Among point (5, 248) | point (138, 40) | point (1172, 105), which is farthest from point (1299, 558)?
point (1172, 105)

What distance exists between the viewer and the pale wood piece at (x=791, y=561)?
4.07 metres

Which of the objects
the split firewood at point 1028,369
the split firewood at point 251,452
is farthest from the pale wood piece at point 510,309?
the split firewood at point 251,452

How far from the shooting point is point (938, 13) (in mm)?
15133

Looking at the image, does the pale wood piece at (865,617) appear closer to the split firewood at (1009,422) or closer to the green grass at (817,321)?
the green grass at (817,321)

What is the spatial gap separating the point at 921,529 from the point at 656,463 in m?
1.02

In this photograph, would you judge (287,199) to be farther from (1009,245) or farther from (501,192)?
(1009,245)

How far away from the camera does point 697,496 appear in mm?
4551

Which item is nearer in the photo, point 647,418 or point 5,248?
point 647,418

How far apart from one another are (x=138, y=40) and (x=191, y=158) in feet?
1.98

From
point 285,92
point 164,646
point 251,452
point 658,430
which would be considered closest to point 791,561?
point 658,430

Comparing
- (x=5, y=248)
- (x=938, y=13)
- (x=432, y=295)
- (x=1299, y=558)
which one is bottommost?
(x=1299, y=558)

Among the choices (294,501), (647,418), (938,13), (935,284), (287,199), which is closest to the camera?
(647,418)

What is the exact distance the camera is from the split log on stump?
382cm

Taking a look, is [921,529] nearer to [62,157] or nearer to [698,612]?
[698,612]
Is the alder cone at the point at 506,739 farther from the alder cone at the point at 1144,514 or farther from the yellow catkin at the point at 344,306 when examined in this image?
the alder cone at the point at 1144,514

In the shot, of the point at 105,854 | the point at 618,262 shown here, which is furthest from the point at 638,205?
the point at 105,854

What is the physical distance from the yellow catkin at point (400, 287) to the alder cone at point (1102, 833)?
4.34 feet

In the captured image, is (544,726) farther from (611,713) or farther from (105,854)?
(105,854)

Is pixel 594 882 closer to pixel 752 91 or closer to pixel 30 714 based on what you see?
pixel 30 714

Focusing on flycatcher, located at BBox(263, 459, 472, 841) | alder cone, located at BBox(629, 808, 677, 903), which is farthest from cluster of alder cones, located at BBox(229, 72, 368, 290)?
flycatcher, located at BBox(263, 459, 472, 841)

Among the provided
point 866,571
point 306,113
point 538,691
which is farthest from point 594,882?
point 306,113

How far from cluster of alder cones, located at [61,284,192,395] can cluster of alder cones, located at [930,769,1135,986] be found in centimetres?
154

TASK TO CARRY OUT:
Copy every item above line for line, with no changes.

SOLUTION TO THE PROBLEM:
Among point (5, 248) | point (138, 40) | point (1172, 105), which is farthest from point (1299, 558)?
point (1172, 105)

What distance exists between the viewer and the pale wood piece at (x=791, y=561)?
4.07 metres

Which of the objects
the split firewood at point 1028,369
the split firewood at point 251,452
is farthest from the pale wood piece at point 510,309?
the split firewood at point 251,452

How far from the shooting point is point (938, 13) (in mm)?
15133

Looking at the image, does the pale wood piece at (865,617) appear closer to the split firewood at (1009,422) or closer to the green grass at (817,321)?
the green grass at (817,321)

What is the spatial gap separating the point at 921,529 from the point at 656,463 in m?
1.02

In this photograph, would you judge (287,199) to be farther from (1009,245) or farther from (501,192)?
(1009,245)

How far away from the camera does point 697,496 appear in mm?
4551

Which item is nearer in the photo, point 647,418 or point 5,248?
point 647,418

How far apart from one another are (x=138, y=40) and (x=191, y=158) in feet?
1.98

From
point 285,92
point 164,646
point 251,452
point 658,430
which would be considered closest to point 791,561?
point 658,430

Comparing
- (x=5, y=248)
- (x=938, y=13)
- (x=432, y=295)
- (x=1299, y=558)
which one is bottommost?
(x=1299, y=558)

Among the choices (294,501), (647,418), (938,13), (935,284), (287,199), which is closest to the camera?
(647,418)

What is the exact distance the camera is from the split log on stump?
382cm

Taking a look, is [921,529] nearer to [62,157] or nearer to [698,612]?
[698,612]
Is the alder cone at the point at 506,739 farther from the alder cone at the point at 1144,514 or farther from the yellow catkin at the point at 344,306 when examined in this image?
the alder cone at the point at 1144,514

In the shot, of the point at 105,854 | the point at 618,262 shown here, which is furthest from the point at 638,205?
the point at 105,854

What is the physical distance from the yellow catkin at point (400, 287) to the alder cone at point (1102, 833)?
4.34 feet

In the captured image, is (544,726) farther from (611,713) or farther from (105,854)?
(105,854)

Is pixel 594 882 closer to pixel 752 91 or closer to pixel 30 714 based on what you see?
pixel 30 714

Focusing on flycatcher, located at BBox(263, 459, 472, 841) | alder cone, located at BBox(629, 808, 677, 903), which is farthest from cluster of alder cones, located at BBox(229, 72, 368, 290)?
flycatcher, located at BBox(263, 459, 472, 841)

Among the provided
point 866,571
point 306,113
point 538,691
which is farthest from point 594,882?
point 306,113

How far from cluster of alder cones, located at [61,284,192,395] can cluster of alder cones, located at [930,769,1135,986] be found in centimetres?
154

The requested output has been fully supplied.